A New Paradigm for Device-free Indoor Localization: Deep Learning with Error Vector Spectrum in Wi-Fi Systems
This work improves indoor localization for applications like smart homes or security by introducing a novel method to mitigate RFO, though it appears incremental as it builds on existing CSI-based techniques.
The paper tackled the problem of device-free indoor localization using Wi-Fi by addressing random frequency offset (RFO) challenges with a new error vector spectrum (EVS) approach, resulting in higher positioning accuracy compared to conventional methods.

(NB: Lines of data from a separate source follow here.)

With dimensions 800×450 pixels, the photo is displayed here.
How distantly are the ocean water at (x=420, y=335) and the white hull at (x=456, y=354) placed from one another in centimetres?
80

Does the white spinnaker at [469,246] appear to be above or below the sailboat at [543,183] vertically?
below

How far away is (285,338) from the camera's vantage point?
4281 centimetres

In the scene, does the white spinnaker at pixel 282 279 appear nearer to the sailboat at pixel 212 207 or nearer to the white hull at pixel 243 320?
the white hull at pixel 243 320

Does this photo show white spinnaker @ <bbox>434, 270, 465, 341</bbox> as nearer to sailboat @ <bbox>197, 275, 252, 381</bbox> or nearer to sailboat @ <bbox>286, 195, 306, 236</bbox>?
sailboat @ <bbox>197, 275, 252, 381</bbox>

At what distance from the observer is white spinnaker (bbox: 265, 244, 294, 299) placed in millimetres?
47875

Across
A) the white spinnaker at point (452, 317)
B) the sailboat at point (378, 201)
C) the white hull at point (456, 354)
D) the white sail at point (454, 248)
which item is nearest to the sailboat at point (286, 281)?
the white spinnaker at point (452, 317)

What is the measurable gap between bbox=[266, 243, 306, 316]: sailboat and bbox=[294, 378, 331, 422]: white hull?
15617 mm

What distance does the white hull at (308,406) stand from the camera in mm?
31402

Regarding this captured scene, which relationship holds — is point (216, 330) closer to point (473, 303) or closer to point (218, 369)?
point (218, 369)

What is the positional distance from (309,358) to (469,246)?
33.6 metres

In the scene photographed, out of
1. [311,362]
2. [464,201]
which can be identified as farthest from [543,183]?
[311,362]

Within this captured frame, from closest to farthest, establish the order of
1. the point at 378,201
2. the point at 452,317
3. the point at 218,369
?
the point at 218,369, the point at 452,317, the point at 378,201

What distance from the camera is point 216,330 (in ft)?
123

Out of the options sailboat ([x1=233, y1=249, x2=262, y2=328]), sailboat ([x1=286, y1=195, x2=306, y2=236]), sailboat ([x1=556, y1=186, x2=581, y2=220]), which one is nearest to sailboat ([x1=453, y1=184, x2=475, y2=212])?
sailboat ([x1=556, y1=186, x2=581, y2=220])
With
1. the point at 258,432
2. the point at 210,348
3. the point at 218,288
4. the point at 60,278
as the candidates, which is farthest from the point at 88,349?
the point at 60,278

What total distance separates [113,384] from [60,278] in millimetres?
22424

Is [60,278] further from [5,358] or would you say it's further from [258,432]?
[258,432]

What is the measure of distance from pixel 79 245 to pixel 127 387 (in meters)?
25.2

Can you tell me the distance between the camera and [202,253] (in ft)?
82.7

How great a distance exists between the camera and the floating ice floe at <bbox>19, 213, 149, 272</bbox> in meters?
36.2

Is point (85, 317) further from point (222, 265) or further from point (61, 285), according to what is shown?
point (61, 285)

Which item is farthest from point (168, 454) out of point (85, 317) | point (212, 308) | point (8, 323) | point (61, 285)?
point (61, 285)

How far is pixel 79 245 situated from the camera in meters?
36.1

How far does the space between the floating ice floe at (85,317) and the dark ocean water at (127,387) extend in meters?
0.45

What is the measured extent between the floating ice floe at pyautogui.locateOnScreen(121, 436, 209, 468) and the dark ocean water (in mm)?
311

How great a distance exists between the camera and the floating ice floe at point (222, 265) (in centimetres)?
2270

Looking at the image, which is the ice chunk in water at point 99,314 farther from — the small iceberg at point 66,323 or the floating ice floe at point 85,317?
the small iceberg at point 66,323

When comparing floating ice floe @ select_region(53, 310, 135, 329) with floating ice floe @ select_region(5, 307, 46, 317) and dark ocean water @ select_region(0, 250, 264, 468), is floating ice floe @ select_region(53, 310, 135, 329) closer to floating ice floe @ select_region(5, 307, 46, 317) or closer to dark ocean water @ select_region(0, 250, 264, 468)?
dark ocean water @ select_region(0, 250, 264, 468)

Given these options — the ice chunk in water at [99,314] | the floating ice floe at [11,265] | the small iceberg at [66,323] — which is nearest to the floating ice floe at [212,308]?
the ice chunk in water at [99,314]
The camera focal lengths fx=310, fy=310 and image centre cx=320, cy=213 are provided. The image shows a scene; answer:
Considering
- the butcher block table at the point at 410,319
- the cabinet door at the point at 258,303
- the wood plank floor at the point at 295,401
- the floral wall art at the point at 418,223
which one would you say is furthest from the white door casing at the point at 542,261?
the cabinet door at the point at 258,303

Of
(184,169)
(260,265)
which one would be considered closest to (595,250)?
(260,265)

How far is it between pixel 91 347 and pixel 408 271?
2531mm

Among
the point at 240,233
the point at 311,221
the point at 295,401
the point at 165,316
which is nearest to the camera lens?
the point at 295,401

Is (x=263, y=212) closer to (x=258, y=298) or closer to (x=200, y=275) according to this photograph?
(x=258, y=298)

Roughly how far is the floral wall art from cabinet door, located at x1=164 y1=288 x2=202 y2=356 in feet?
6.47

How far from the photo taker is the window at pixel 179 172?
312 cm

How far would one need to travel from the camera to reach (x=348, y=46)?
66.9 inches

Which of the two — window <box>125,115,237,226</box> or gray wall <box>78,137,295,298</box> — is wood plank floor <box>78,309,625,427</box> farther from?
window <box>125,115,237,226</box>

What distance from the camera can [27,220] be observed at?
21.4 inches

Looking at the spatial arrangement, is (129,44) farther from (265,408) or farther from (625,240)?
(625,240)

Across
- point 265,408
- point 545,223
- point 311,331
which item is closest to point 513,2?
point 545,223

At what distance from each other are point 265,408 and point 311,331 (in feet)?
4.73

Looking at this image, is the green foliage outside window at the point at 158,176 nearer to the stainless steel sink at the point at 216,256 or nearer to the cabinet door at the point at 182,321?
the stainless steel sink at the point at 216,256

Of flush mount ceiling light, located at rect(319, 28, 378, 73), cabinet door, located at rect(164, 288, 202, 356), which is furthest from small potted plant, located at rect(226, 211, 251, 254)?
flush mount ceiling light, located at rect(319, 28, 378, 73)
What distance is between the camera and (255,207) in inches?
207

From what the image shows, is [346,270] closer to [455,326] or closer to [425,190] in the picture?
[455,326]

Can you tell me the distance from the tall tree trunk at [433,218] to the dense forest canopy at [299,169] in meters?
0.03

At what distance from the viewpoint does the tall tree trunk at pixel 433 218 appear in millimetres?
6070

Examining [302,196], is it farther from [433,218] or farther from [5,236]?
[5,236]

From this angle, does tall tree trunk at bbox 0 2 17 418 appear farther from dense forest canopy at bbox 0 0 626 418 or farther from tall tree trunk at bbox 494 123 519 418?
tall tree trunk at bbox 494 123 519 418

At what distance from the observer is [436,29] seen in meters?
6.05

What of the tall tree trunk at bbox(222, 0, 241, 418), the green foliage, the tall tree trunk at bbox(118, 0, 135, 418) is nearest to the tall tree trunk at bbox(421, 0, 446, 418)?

The demand for device-free indoor localization using commercial Wi-Fi devices has rapidly increased in various fields due to its convenience and versatile applications. However, random frequency offset (RFO) in wireless channels poses challenges to the accuracy of indoor localization when using fluctuating channel state information (CSI). To mitigate the RFO problem, an error vector spectrum (EVS) is conceived thanks to its higher resolution of signal and robustness to RFO. To address these challenges, this paper proposed a novel error vector assisted learning (EVAL) for device-free indoor localization. The proposed EVAL scheme employs deep neural networks to classify the location of a person in the indoor environment by extracting ample channel features from the physical layer signals. We conducted realistic experiments based on OpenWiFi project to extract both EVS and CSI to examine the performance of different device-free localization techniques. Experimental results show that our proposed EVAL scheme outperforms conventional machine learning methods and benchmarks utilizing either CSI amplitude or phase information. Compared to most existing CSI-based localization schemes, a new paradigm with higher positioning accuracy by adopting EVS is revealed by our proposed EVAL system.